= Kampala Kids League =

Ugandan kids league

Kampala Kids League is a programme in Kampala, Uganda that offers opportunities for children from different social, economic and religious backgrounds to mix and play together.

==History==

Kampala Kids League (KKL) was founded by Trevor Dudley (a British resident of Kampala) in 1998 to help boys and girls aged 4–14 in the capital city of Uganda to improve their lives through sport.

Schools in the city were coming under pressure at that time to improve academic results and sports were being excluded. New schools were also being built without playing fields.

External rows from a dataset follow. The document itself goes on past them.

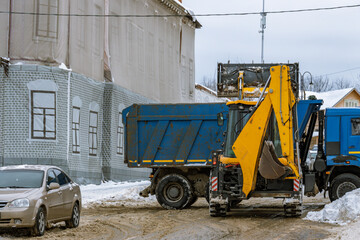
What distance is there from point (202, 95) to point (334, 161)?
42601 millimetres

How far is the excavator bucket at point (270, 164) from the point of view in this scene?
1788cm

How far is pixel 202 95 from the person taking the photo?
209 ft

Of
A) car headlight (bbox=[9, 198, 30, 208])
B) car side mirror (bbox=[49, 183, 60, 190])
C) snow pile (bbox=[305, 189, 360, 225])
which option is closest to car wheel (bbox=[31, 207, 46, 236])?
car headlight (bbox=[9, 198, 30, 208])

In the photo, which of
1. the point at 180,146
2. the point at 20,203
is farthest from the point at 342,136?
the point at 20,203

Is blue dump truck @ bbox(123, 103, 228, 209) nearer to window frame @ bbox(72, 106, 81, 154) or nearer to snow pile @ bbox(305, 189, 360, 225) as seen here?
snow pile @ bbox(305, 189, 360, 225)

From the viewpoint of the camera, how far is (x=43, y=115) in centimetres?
3111

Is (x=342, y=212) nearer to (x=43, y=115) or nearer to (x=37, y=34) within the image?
(x=43, y=115)

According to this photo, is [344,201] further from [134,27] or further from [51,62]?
[134,27]

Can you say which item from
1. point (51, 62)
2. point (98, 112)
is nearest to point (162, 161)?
point (51, 62)

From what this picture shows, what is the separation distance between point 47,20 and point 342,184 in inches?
615

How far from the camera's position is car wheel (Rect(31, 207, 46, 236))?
46.5 ft

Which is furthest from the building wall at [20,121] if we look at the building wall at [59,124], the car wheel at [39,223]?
the car wheel at [39,223]

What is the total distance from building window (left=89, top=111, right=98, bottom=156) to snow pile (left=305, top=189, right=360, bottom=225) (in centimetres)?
1793

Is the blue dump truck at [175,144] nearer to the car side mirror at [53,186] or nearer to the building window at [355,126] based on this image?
the building window at [355,126]
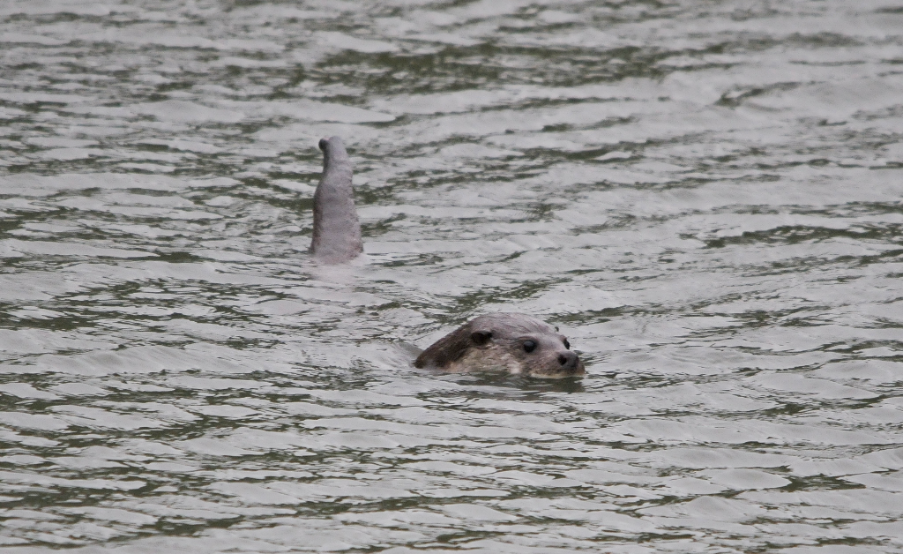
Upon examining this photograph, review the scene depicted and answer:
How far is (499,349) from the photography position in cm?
678

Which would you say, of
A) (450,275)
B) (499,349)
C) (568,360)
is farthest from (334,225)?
(568,360)

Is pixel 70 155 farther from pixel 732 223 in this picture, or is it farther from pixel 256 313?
pixel 732 223

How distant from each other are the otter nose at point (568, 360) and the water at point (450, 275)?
13 centimetres

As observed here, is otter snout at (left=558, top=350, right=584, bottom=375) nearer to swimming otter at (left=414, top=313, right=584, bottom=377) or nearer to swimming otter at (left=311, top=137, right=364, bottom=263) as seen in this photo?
swimming otter at (left=414, top=313, right=584, bottom=377)

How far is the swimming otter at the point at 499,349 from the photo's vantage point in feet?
22.1

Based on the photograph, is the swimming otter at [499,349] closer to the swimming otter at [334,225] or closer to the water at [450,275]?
the water at [450,275]

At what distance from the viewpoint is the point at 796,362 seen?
7.02 meters

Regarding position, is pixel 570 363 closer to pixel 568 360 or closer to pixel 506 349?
pixel 568 360

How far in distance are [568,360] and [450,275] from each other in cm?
176

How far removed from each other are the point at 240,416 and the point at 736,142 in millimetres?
6251

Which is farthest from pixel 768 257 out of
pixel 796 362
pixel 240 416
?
pixel 240 416

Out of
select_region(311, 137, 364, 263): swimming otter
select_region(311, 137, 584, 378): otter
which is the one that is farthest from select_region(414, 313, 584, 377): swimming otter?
select_region(311, 137, 364, 263): swimming otter

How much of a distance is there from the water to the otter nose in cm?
13

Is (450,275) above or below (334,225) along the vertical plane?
below
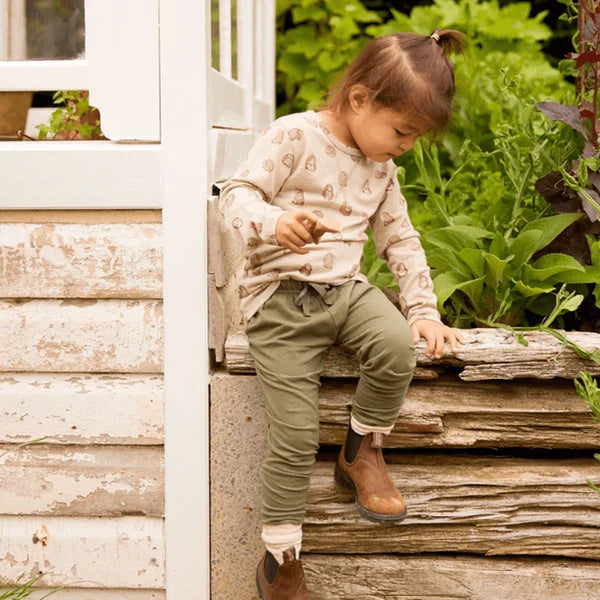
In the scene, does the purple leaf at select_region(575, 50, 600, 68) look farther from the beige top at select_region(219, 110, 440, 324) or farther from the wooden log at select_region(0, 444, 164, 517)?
the wooden log at select_region(0, 444, 164, 517)

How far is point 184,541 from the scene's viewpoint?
2215 mm

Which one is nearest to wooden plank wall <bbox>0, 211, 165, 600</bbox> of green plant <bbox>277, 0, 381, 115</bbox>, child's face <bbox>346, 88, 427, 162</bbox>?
Result: child's face <bbox>346, 88, 427, 162</bbox>

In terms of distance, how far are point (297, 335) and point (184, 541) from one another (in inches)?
23.8

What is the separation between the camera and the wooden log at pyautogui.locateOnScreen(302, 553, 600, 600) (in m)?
2.28

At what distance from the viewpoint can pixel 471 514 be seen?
88.8 inches

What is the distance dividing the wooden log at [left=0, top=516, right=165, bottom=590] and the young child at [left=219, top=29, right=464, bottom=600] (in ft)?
1.00

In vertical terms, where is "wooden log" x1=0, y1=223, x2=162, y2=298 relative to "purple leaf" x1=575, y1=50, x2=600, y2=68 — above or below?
below

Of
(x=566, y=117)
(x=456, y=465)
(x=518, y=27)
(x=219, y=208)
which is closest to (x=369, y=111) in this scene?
(x=219, y=208)

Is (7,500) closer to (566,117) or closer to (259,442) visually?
(259,442)

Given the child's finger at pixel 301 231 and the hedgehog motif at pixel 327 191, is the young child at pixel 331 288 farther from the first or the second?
the child's finger at pixel 301 231

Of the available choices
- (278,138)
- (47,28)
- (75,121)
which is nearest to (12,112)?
(75,121)

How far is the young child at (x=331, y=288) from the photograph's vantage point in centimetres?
201

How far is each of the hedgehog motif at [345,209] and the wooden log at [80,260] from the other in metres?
0.43

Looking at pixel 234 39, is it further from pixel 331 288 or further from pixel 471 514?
pixel 471 514
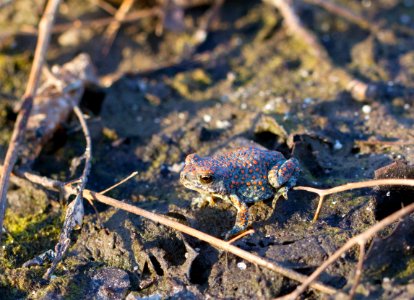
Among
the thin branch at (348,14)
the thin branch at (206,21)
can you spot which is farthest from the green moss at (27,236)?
the thin branch at (348,14)

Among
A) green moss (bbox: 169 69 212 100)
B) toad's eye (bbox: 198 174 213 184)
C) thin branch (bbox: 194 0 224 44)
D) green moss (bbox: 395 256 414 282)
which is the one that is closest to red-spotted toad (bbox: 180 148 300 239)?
toad's eye (bbox: 198 174 213 184)

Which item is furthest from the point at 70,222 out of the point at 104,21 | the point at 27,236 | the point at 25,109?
the point at 104,21

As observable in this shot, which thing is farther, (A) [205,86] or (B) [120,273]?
(A) [205,86]

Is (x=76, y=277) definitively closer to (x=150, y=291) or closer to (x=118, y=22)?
(x=150, y=291)

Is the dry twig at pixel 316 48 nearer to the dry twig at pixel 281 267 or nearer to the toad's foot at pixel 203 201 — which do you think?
the dry twig at pixel 281 267

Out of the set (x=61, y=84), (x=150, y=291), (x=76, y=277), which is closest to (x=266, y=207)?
(x=150, y=291)

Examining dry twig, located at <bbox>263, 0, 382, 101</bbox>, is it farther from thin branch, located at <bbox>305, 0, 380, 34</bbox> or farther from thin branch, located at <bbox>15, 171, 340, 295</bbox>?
thin branch, located at <bbox>15, 171, 340, 295</bbox>
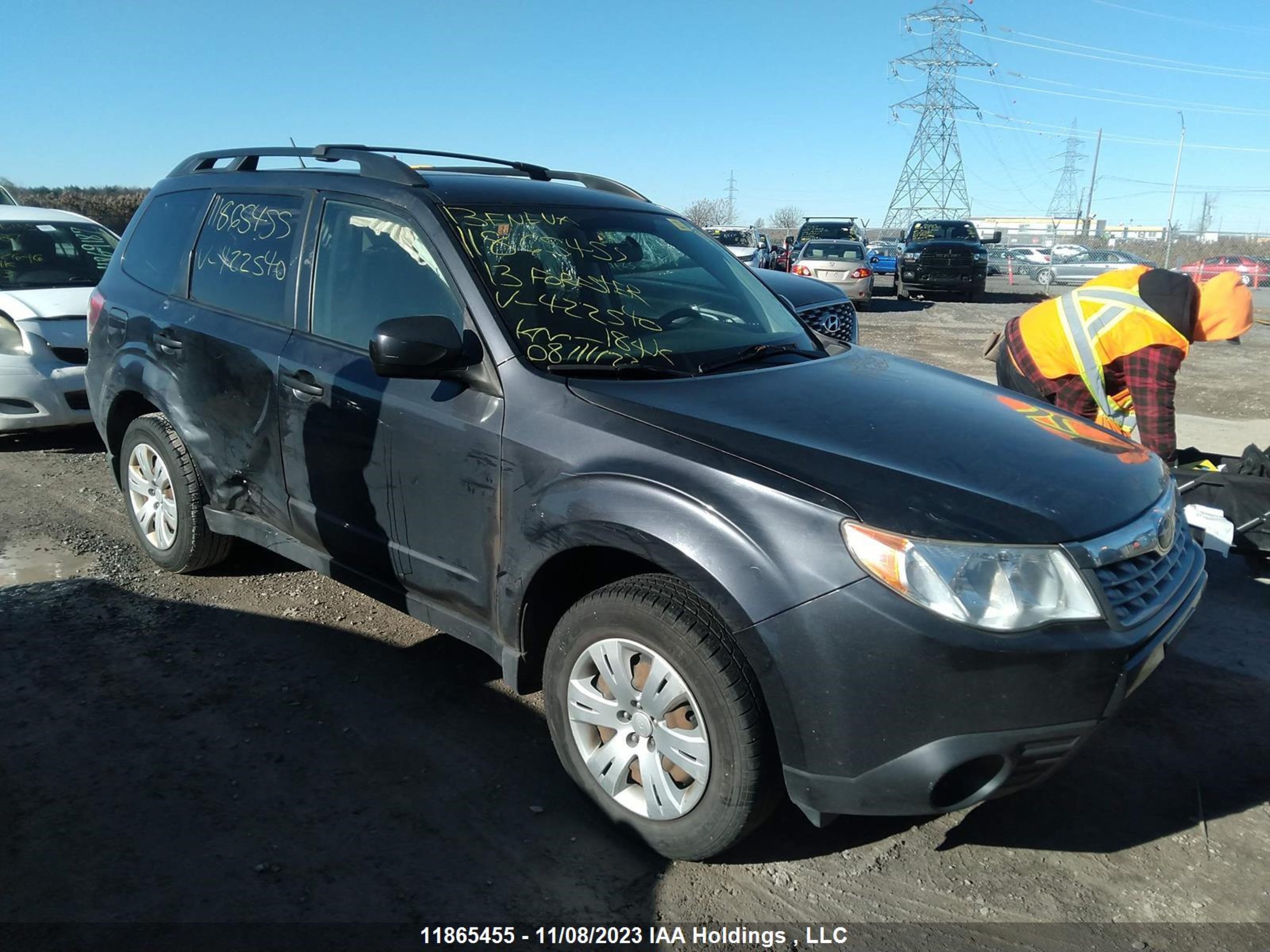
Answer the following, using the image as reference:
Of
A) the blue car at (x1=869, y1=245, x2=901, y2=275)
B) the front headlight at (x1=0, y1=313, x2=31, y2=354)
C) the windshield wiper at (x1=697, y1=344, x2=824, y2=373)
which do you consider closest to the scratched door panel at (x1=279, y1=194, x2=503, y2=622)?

Children in Uganda therefore needed the opportunity to play team sports.

Since then over 16,000 boys and girls from over 160 different Schools, Orphanages and Street Children's organisations have successfully completed over 50 different seasons of Football, Basketball, Baseball and Mini Cricket activity. Over 2,000 adult volunteers have been trained as coaches and administrators and over 150 different local corporate sponsors have supported the leagues.

In 2003 Trevor Dudley was awarded a fellowship from Ashoka Foundation for creating significant social change in Kampala. He was awarded an MBE in the New Years Honours of 2008 for services to children's sport and health education in Uganda.

Between 2001 and 2009, KKL prepared a youth soccer squad to travel to Europe. The team won 21 international soccer tournaments, including the Gothia Cup World Youth Cup (six times), Norway Cup, Tivoli Cup (eight times), Football Festival Denmark (three times), Haarlem Cup, Pitea Summer Games, and Storsjocquen tournaments. Former KKL participants have gone on to join the Ugandan Cranes National Football Team, and some have received placements in European academies. Dorian Viktor Klonaridis later joined Lille FC.

In 2005 the KKL Mini Cricket programme was awarded the International Cricket Council's (ICC) Best Junior Cricket Initiative Award in Africa.

KKL relies on corporate funding to support its innovative social sports programmes

Following the success of KKL, The Kids League (Uganda) (TKL) was set up in 2004 as a non profit to help boys and girls aged 8–15 at grassroots level throughout Uganda improve their lives using sport.

In 2010 Trevor officially retired and his son, Mark Dudley took over the organisation.

==Royal visit==

In November 2007, KKL was honoured with a visit by the Prince of Wales during the CHOGM conference taking place that year in Uganda. It was the first visit of the Prince of Wales to Uganda.

Prince Charles visited the offices of KKL and met all the staff and 20 boys and girls representing programmes that KKL and TKL had established. Prince Charles lifted one of the Gothia Cup trophies and took penalties against one of the boys much to the delight of the waiting photographers. The Prince of Wales unveiled a plaque on the KKL office block to commemorate the visit.